- Task instructions -
(a) Translate this sentence from the text about Muriel E. H. Davis into French: "She was not allowed to do a BDS because she was a woman."
(b) Answer these questions using the text about Muriel E. H. Davis:
(i) In what year did she qualify with an LDS?
(ii) To which city did she go in 1947 to study with Professor Sheldon Friel?
(iii) In what year was she appointed as the first woman consultant?

- Text passage -
================================
1918-2012.

Muriel E. H. Davis (nee Goose) died on the 14 December 2012. She was born in London and moved to Birmingham as a child, where she attended Kings Norton Grammar School. A hard working student, she entered Birmingham Dental School and qualified with an LDS in 1941. She was not allowed to do a BDS because she was a woman. She married a medical contemporary, Ben T. Davis. After joining the RAMC Ben was away for most of the next four years. Muriel was determined to be independent. She worked in general practice and continued to do sessions in the dental hospital developing an interest in orthodontics and joining the British Society for the Study of Orthodontia (BSSO) in 1946. She was impressed with the approach of Professor Sheldon Friel, the first Professor in Orthodontics in Europe, who campaigned for greater specialisation in the subject. In 1947 she went to Dublin to study with him for her D. Orth. She returned to Birmingham a year later, continued her training and, in 1957, was appointed as the first woman consultant. She worked in three Birmingham hospitals and did clinics in other parts of the Midlands, travelling as far away as Hereford. She was on the Birmingham Regional Hospital Board, where she campaigned hard for the development of orthodontic services. Having a particular interest in facial growth, she worked on developing feeding plates for cleft palate babies. She is warmly remembered by her many patients to this day.
================================
[Stored data]
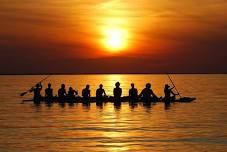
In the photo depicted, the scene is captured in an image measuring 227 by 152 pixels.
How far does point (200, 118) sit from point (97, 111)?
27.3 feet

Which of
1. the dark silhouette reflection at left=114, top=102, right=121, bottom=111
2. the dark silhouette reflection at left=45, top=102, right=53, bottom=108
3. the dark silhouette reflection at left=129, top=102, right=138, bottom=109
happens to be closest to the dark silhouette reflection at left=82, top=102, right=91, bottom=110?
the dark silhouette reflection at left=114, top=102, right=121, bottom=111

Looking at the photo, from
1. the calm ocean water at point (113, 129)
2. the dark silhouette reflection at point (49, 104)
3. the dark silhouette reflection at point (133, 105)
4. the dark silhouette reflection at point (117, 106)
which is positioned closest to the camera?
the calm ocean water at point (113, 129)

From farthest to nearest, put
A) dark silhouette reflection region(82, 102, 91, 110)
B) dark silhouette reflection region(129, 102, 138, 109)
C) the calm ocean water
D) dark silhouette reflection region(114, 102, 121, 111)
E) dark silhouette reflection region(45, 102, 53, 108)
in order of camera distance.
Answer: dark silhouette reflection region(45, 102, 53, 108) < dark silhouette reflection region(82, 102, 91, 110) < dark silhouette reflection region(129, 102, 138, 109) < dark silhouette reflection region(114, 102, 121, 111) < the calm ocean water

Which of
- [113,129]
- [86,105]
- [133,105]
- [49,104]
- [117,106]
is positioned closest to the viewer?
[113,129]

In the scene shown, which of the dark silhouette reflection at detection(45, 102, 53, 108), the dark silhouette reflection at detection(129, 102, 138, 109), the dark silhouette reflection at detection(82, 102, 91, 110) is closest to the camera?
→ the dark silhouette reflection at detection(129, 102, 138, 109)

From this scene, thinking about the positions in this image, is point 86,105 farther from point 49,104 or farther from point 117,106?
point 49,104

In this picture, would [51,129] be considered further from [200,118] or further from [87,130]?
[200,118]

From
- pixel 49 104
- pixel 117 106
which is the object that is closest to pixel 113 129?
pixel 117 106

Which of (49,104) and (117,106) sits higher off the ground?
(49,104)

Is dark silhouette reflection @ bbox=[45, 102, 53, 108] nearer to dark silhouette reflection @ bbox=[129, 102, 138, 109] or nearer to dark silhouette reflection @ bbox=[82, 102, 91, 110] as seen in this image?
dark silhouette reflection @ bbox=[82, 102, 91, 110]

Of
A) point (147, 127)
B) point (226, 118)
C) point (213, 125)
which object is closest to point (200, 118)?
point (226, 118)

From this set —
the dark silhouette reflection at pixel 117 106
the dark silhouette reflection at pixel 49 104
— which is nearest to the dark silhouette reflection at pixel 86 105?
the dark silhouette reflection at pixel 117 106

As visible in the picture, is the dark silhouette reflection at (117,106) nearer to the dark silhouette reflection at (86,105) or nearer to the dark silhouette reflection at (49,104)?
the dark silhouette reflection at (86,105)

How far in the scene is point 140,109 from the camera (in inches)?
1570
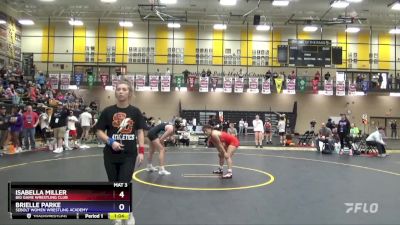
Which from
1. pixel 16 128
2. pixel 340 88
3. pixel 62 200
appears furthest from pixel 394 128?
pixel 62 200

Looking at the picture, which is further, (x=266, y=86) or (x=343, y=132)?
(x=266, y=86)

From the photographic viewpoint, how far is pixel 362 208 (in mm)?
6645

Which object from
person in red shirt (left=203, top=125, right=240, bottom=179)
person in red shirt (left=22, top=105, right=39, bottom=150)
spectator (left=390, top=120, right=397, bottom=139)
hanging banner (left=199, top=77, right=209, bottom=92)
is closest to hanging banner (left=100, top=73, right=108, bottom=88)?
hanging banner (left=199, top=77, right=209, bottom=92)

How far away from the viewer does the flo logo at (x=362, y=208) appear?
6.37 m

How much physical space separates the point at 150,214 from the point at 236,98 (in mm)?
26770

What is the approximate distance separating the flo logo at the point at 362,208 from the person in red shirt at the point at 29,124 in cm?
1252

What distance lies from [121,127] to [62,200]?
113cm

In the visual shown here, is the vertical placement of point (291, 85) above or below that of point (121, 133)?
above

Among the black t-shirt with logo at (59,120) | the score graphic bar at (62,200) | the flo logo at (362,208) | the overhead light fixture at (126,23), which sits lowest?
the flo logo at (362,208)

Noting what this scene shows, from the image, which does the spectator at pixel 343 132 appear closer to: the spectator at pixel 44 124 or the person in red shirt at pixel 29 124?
================================
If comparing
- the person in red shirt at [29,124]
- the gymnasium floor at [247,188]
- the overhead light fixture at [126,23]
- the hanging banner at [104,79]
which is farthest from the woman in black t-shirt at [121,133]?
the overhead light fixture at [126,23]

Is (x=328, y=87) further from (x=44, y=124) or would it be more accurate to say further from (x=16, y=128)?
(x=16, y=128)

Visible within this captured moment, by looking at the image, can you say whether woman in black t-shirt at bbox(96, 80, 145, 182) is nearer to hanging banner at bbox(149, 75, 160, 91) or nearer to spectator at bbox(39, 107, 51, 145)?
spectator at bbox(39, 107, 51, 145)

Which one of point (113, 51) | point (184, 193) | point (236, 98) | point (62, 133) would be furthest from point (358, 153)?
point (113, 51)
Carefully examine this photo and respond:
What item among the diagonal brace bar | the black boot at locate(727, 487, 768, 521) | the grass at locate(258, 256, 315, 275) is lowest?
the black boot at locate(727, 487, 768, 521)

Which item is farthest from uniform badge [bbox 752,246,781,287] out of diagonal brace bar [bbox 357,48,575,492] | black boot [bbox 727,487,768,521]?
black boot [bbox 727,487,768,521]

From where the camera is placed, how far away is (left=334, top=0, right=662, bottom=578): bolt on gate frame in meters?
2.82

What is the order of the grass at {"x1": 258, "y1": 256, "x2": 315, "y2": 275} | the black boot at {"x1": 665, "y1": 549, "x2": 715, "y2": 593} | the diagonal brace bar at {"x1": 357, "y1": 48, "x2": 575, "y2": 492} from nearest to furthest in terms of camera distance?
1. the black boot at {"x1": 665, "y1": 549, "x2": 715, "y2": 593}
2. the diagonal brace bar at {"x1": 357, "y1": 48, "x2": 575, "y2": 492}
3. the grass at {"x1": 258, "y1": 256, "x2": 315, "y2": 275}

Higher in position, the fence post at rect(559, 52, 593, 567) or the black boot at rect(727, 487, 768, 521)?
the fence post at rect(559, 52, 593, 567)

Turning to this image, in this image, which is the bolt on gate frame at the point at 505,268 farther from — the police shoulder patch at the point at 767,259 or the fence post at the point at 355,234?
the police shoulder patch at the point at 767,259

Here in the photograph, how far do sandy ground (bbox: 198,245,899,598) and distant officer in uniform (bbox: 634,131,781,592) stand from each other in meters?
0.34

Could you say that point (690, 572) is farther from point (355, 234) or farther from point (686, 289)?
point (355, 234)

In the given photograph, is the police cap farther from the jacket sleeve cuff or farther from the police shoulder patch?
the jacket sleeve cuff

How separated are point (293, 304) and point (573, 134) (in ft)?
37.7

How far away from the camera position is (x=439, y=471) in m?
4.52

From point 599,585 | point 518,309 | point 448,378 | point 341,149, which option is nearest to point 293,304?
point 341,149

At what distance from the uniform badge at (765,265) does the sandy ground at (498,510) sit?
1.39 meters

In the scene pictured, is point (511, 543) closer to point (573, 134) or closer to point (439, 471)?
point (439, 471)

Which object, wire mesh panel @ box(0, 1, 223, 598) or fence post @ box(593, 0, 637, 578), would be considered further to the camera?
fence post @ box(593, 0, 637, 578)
================================
- Answers for each item -
(a) Elle n'a pas été autorisée à faire un BDS parce qu'elle était une femme.

(b)
(i) 1941
(ii) Dublin
(iii) 1957